Excerpted passage:
====

It gets so awful at 800 and 1000.
posted by piratebowling at 7:37 AM on June 2, 2010

Seriously, my cat freaked out.
posted by piratebowling at 7:37 AM on June 2, 2010 [2 favorites]

Cool project. I am Sitting in a Room is one of my favorite compositions. Nice to see that Youtube is being used to accomplish a similar effect.
posted by cloeburner at 7:37 AM on June 2, 2010

Or you could just drop acid and watch a Max Headroom marathon.
posted by Blazecock Pileon at 7:39 AM on June 2, 2010 [6 favorites]

I love it.
posted by insectosaurus at 7:41 AM on June 2, 2010

Enjoyed the 750. Modern art.
posted by nickyskye at 7:41 AM on June 2, 2010

Number 1000 makes me feel like a Predator with a bad prostate taking a leak in a crowded men's room.
posted by Mayor Curley at 7:41 AM on June 2, 2010 [9 favorites]

Somebody has too much time on their hands.

Still awesome though.
posted by valkyryn at 7:42 AM on June 2, 2010

I like this.
posted by everichon at 7:42 AM on June 2, 2010

Someone should make an email plug-in where the text quality of a message gets progressively worse (faint, broken, hard to make out) depending on how far down the CC chain you are.
posted by mazola at 7:43 AM on June 2, 2010 [22 favorites]

For me, "I am Sitting in a Room" is one of those things that I never heard of until I heard of it (at the end of last year in Paul Morley's Words and Music) but now I can't get away from it. Not that I mind, it's just Internet weirdness. Thanks for this.

====

Available data:
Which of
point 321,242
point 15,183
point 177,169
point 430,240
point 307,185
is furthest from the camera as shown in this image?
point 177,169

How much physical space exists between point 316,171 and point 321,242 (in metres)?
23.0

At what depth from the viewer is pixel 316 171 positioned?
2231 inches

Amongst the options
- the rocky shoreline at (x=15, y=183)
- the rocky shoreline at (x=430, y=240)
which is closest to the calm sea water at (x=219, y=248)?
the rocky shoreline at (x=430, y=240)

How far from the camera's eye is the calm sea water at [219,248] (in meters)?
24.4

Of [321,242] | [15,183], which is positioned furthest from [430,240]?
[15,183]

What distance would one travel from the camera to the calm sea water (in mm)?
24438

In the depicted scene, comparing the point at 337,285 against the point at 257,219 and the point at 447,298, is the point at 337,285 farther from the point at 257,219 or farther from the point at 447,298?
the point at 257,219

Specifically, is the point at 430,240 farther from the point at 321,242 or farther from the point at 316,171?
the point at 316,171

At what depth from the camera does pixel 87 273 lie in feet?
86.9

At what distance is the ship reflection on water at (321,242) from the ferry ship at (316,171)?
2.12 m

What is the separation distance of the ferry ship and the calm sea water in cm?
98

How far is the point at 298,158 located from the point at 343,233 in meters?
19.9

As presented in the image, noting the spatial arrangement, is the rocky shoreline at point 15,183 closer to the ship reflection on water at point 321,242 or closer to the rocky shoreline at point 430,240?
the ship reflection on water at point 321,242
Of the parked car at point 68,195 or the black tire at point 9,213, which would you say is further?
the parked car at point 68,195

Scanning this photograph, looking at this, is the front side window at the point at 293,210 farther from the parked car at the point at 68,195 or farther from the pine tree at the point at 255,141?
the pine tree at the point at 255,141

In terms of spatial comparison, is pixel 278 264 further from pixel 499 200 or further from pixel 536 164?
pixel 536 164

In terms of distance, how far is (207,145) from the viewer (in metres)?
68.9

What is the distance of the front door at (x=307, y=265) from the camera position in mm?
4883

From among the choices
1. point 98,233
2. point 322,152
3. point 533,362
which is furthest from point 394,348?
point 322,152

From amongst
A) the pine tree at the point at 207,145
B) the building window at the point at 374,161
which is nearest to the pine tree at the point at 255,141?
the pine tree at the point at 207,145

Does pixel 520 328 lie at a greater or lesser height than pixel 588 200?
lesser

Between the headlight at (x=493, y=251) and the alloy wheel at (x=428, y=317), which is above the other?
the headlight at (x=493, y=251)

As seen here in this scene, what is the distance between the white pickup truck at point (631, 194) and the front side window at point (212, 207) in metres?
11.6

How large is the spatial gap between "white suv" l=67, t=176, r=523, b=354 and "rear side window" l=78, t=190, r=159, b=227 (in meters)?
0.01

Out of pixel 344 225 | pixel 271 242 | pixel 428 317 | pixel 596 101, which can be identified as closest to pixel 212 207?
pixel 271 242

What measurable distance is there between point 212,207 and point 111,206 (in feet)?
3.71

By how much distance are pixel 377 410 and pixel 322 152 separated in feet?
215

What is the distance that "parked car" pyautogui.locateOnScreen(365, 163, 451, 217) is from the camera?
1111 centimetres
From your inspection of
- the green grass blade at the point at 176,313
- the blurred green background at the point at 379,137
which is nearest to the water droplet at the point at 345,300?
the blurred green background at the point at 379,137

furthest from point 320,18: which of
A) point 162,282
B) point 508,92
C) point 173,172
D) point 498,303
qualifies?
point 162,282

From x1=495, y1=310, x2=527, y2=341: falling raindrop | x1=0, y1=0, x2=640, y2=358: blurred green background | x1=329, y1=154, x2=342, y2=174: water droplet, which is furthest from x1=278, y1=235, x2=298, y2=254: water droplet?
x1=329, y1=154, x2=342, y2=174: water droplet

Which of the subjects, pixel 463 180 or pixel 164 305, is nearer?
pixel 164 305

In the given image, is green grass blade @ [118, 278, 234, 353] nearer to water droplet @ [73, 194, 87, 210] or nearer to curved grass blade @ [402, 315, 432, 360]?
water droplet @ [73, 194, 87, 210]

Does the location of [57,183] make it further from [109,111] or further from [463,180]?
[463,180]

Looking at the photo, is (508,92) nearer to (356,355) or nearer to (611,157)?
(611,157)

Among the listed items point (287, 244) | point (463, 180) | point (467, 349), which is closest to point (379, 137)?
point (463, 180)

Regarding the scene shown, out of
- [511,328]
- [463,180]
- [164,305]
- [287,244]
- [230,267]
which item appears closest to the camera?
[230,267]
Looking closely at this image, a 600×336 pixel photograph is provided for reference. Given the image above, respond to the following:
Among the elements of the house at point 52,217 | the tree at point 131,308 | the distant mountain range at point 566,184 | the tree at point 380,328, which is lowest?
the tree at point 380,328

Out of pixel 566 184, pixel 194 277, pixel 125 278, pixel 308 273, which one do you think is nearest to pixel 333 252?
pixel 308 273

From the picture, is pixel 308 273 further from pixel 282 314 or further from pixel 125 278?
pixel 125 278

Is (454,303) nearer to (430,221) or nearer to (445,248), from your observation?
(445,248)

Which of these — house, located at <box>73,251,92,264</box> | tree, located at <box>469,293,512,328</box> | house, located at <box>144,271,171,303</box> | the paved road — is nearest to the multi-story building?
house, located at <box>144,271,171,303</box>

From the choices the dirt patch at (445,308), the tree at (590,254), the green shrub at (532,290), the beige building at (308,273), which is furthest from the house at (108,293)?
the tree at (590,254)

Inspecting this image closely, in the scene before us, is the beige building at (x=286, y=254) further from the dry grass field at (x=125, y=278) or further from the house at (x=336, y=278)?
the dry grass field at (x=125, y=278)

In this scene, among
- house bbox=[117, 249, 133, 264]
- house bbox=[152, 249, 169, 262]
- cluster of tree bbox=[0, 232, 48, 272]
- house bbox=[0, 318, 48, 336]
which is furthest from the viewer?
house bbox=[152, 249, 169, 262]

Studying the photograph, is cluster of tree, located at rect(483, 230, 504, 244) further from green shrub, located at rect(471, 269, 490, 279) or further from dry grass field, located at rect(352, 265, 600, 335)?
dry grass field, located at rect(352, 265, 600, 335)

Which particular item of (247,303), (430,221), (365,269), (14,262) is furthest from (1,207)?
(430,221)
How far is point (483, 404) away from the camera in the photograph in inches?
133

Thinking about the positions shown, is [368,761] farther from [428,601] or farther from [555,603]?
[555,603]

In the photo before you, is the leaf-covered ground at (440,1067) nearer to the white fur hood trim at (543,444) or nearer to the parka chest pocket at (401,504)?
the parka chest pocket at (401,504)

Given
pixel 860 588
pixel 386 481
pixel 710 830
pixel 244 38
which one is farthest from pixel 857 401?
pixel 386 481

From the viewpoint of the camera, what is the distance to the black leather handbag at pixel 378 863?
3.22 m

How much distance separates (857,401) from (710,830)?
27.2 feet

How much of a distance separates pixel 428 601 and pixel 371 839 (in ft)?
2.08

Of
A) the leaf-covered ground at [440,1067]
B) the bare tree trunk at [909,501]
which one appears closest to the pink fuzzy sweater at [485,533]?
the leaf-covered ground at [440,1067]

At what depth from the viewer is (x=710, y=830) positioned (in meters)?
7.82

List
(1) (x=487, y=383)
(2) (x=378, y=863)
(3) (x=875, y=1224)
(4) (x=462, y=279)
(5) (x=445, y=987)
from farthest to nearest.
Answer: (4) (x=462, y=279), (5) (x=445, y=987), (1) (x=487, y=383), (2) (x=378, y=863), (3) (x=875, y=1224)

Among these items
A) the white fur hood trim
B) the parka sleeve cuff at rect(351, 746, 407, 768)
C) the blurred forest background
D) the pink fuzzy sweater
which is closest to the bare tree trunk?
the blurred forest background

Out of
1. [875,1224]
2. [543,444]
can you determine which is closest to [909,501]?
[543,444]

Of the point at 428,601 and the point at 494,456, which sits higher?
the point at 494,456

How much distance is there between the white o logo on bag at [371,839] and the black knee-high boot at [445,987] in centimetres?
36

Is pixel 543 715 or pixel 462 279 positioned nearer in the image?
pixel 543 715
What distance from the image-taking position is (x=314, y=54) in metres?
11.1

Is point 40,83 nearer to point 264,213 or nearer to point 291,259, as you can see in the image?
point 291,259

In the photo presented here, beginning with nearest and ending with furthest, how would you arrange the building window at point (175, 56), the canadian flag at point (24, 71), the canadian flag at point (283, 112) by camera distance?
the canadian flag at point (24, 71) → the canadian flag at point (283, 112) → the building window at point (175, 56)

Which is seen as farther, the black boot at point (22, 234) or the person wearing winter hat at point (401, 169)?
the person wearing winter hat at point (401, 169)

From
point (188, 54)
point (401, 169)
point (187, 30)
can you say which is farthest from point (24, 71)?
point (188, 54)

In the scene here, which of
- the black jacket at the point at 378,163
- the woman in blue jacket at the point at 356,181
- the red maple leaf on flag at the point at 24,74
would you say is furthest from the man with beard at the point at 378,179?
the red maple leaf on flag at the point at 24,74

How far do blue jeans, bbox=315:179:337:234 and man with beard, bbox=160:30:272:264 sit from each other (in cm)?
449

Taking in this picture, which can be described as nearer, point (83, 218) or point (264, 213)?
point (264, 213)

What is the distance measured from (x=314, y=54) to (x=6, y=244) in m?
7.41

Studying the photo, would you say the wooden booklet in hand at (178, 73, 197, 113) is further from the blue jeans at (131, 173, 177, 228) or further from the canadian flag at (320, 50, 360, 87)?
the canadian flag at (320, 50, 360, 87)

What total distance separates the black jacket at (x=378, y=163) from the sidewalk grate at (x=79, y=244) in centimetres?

====

To do:
[1] Write out the listing as a numbered list, starting with the line that contains "Taking in this" and going on through its last line, with blank lines left out.
[2] Write what comes next in the comment thread about the YouTube project, picking up after its last sentence.
The comment thread and the listing have nothing to do with each other.

Task answers:
[1]
1. Taking in this picture, which can be described as nearer, point (83, 218) or point (264, 213)?
2. point (264, 213)
3. What is the distance measured from (x=314, y=54) to (x=6, y=244) in m?
4. 7.41
5. Studying the photo, would you say the wooden booklet in hand at (178, 73, 197, 113) is further from the blue jeans at (131, 173, 177, 228) or further from the canadian flag at (320, 50, 360, 87)?
6. the canadian flag at (320, 50, 360, 87)
7. What total distance separates the black jacket at (x=378, y=163) from the sidewalk grate at (x=79, y=244) in centimetres?

[2]
posted by yerfatma at 7:46 AM on June 2, 2010

The obvious difference is that I am sitting in a room uses a natural environment, and the acoustic properties of that environment. So that each iteration has minimal recursive electronic effects and is in a strange way distilling the properties of that room. This, on the other hand, is distilling the properties of youtube's video upload converter.

While the room had a normal lowpass quality and a natural resonance, the video converter has a lossy fft compressing the audio (turning it into a trickling cluster of sine waves with less and less relation to the original) and a lossy video compression that averages regions of the image recursively over time and over the space of the image (in more and more evident rectangular regions).
posted by idiopath at 7:47 AM on June 2, 2010 [4 favorites]

I like this very much. Degrading fascinates me. Is there a name for the "watery" sound his voice has turned into in clip #1000?
posted by Termite at 7:52 AM on June 2, 2010 [2 favorites]

Awesome. Thanks.
posted by nevercalm at 7:52 AM on June 2, 2010

there's this guy...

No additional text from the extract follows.